Posto isto, pretendi fundamentalmente valorizar o poder criativo do amor, o qual não obedece a uma lei exterior (Kant), nem a uma racionalidade interior (Aristóteles), nem se parece inserir completamente numa ética antifundamentalista porque não se inclui completamente em nenhuma ética, relacionando-se com a ética neonietzschiana na medida apenas em que esta põe a tónica na emoção e na esfera privada.

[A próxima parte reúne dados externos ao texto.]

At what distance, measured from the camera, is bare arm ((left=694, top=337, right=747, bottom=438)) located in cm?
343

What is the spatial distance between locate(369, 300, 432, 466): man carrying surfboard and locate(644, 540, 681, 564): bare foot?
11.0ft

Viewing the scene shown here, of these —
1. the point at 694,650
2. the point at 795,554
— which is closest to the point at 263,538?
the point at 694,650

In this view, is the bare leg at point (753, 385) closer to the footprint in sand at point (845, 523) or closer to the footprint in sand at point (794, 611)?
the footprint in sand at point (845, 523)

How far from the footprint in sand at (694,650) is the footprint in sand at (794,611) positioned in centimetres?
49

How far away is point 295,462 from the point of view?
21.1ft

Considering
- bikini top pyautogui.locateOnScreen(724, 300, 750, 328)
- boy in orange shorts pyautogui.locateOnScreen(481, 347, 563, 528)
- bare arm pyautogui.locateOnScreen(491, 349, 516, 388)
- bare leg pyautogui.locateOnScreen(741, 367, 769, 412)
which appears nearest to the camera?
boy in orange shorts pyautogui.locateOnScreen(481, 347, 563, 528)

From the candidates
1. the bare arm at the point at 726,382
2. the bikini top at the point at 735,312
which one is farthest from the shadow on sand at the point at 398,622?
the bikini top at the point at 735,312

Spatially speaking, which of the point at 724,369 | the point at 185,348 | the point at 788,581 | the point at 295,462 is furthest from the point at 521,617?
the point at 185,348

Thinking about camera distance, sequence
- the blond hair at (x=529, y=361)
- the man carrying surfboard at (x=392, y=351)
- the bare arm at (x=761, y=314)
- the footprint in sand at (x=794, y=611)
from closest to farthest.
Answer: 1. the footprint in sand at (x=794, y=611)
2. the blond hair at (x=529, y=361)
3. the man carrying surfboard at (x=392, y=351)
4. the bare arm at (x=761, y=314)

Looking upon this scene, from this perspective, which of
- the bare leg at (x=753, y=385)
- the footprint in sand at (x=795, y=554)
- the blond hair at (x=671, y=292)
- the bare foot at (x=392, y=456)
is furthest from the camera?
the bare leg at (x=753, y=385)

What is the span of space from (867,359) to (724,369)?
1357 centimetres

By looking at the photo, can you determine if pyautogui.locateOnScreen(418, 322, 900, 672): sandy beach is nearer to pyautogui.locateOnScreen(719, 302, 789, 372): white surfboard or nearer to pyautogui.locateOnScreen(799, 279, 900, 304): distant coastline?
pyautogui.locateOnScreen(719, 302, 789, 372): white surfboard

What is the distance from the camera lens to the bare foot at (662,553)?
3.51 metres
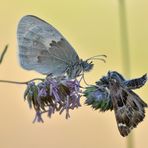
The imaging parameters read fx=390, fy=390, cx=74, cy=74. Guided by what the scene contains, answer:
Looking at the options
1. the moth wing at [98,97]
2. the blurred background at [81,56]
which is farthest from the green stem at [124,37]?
the moth wing at [98,97]

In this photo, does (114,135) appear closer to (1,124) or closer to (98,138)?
(98,138)

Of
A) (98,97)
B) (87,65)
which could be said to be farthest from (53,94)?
(87,65)

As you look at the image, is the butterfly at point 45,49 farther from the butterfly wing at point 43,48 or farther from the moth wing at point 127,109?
the moth wing at point 127,109

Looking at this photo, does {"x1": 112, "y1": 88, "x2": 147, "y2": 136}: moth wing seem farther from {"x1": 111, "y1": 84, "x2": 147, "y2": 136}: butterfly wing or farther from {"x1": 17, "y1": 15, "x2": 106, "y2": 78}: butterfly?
{"x1": 17, "y1": 15, "x2": 106, "y2": 78}: butterfly

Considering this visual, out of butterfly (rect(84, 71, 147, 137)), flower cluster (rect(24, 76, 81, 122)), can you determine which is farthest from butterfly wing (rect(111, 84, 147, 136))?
flower cluster (rect(24, 76, 81, 122))
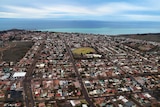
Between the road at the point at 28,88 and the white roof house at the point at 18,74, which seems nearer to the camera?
the road at the point at 28,88

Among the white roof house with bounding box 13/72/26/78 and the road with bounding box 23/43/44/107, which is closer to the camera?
the road with bounding box 23/43/44/107

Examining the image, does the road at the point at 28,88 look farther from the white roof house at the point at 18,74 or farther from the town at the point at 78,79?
the white roof house at the point at 18,74

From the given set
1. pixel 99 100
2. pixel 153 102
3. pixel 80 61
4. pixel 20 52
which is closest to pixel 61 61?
pixel 80 61

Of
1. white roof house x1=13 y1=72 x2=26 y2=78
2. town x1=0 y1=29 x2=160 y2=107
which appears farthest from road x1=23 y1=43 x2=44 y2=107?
white roof house x1=13 y1=72 x2=26 y2=78

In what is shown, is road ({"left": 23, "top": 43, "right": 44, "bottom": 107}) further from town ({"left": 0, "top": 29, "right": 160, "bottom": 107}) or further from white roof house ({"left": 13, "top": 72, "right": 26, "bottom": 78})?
white roof house ({"left": 13, "top": 72, "right": 26, "bottom": 78})

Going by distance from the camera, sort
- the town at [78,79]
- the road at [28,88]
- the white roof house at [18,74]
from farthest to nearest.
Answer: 1. the white roof house at [18,74]
2. the town at [78,79]
3. the road at [28,88]

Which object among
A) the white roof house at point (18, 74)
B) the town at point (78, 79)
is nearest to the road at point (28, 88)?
the town at point (78, 79)

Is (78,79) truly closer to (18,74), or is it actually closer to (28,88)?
(28,88)

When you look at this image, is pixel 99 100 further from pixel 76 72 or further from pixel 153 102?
pixel 76 72

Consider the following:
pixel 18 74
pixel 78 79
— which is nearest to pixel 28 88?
pixel 18 74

segunda-feira, março 21, 2005

O dever e o amor

É extraordinário que o ser humano sinta uma certa aniquilação interior por ter praticado alguma acção que no seu entender não obedeceu ao seu dever. Isto terá fascinado Kant, que viu neste reconhecimento do dever a visão de um estrutura moral a priori e a existência de uma opção cuja recusa ou seguimento revelariam a liberdade humana, a possibilidade de escolha perante a qual os Homens se deparariam. Não menos fascinante é a acção que se insere nas boas acções não relevando do dever mas do amor.
Sem entrar em discussões sobre a validade ou não das conclusões de Kant ou da sua sobrevivência ou não em éticas contemporâneas que o recusam, para o primeiro caso, ou na consideração das chamadas filosofias da vida, para o segundo caso, apenas gostaria de distinguir estas duas situações: 1) a da culpa, em que o ser humano age porque sente um dever, cujo incumprimento o faz sofrer, fazendo com que aja evitando essa mesma dor, aquela que surge depois de não se cumprir o tal dever e à qual vulgarmente se chama sentimento de culpa; estando ou não certo, Kant chamou a atenção para um fenómeno de causa não evidente e que permite especulações sobre valores universais, ímpetos universalistas e a prioris cuja origem tanto poderá ser a antecedência absoluta do Outro, como um divino suposto do mesmo modo que Descartes o supôs patente na existência da ideia de infinito no homem, a qual, não advindo da experiência, adviria de Deus; 2) e aquela em que se age a favor de alguém, não porque se evita um sentimento de culpa que se sabe pontual (o qual neste caso não surgiria, pois esta não é uma situação que apresente dilemas éticos), mas porque se quer o bem do outro, porque se ama o outro, e a dor que se evita (sim, não é um amor puro, evita-se sempre qualquer coisa pior) não é a da culpa, mas a da falta, a ausência do outro ou do seu bem-estar, dependendo dos casos.
Na primeira situação age-se por dever. Na segunda, age-se por amor, querendo-se do outro que o seu ser se expanda e possa ser na medida em que inclui o ser do próprio e isso torna possível em ambos a criação de uma maior, mais complexa e profunda densidade existencial. A primeira situação parece surgir do exterior, não necessariamente transcendental, mas, por exemplo, social, cultural ou histórico. A segunda aparenta emergir do interior, como uma força vital, uma vontade de ser que invade o seu objecto e o leva consigo numa correlação de forças criadora. A primeira controla, impede; a segunda liberta, permite. Ambas vivem em nós, lugares de reunião e expansão, permanência e criação.